## Brief
Using the passage on Gaussian distributions below, state whether each statement agrees with it. Answer yes or no, and quote the words that decide it. 1. The means and variances are learned from MLPs. 2. The three distributions are assumed to be Poisson distributions.

Page text section start

Next, we assume $p(z_1|s_1)$, $p(z_2|s_2)$ and $p(z|z_1,z_2)$ are Gaussian distributions with relative means ($\mu_1, \mu_2, \mu_{12}$) and variances ($\sigma_1, \sigma_2, \sigma_{12}$) learned from MLPs:
\begin{align}
&p(z_1|s_1)=\mathscr{N}(\mu_1(s_1;\psi_1), \sigma_1(s_1;\psi_1)) \notag\\
&p(z_2|s_2)=\mathscr{N}(\mu_2(s_2;\psi_2), \sigma_2(s_2;\psi_2)) \notag\\
&p(z|z_1, z_2)=\mathscr{N}(\mu_{12}(z_1,z_2;\psi_{12}), \sigma_{12}(z_1,z_2;\psi_{12}))

Page text section end
Data segment section start

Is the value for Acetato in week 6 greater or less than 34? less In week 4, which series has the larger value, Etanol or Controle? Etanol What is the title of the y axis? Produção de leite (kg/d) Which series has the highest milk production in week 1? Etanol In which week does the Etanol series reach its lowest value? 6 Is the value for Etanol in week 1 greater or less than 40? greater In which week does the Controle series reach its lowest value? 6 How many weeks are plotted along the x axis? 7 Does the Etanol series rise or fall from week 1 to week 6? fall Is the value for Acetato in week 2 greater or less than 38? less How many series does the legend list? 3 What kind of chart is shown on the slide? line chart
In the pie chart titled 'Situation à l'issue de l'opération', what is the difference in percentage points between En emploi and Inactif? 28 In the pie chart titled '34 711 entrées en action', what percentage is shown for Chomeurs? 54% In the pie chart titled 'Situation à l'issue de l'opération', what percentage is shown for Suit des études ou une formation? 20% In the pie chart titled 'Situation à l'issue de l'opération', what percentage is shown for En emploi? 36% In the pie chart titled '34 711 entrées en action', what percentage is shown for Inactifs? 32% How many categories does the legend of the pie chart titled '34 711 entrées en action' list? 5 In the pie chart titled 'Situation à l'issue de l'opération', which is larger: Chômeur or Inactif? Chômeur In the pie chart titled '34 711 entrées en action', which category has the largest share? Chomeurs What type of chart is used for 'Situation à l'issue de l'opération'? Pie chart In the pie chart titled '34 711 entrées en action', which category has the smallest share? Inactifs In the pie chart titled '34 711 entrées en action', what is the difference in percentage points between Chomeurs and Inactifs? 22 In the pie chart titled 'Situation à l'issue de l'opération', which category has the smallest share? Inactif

Data segment section end

## Answer area
1. Yes: "learned from MLPs"
2. No: "are Gaussian distributions"